"""
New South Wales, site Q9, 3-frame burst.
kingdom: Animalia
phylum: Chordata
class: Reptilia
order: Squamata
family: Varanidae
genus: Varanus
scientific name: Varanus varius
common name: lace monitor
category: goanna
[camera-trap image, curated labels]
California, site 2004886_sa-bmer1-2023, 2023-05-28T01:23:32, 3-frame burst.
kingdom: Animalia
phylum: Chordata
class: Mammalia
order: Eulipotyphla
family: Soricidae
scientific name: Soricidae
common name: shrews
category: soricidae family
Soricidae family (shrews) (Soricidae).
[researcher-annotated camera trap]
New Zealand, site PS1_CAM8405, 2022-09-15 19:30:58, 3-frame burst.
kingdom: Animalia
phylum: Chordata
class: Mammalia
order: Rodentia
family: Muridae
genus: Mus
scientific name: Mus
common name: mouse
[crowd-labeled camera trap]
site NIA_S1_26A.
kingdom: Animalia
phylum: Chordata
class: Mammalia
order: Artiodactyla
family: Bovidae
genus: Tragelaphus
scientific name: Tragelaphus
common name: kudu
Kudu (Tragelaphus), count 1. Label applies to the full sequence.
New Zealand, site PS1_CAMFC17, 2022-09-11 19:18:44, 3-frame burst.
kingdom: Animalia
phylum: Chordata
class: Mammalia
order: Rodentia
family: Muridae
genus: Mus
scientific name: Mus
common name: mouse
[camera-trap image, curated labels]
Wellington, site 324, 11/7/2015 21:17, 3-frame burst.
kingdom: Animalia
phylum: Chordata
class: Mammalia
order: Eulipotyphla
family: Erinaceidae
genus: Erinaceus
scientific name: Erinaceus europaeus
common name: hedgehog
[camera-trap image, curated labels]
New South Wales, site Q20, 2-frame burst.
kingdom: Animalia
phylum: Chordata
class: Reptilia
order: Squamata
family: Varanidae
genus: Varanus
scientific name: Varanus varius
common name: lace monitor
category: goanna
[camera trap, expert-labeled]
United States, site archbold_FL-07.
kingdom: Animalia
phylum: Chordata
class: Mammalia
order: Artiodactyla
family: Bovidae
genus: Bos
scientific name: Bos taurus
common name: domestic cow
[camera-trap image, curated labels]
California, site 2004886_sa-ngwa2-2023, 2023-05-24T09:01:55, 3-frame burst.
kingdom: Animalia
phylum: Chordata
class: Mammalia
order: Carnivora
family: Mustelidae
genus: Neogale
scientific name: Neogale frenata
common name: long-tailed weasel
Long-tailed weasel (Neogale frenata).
"""
## [What you will do]
Using the entries above, give back exactly the line containing "family: Soricidae", the line containing "[crowd-labeled camera trap]", and every line between them, and nothing else.

## [Result for this task]
family: Soricidae
scientific name: Soricidae
common name: shrews
category: soricidae family
Soricidae family (shrews) (Soricidae).
[researcher-annotated camera trap]
New Zealand, site PS1_CAM8405, 2022-09-15 19:30:58, 3-frame burst.
kingdom: Animalia
phylum: Chordata
class: Mammalia
order: Rodentia
family: Muridae
genus: Mus
scientific name: Mus
common name: mouse
[crowd-labeled camera trap]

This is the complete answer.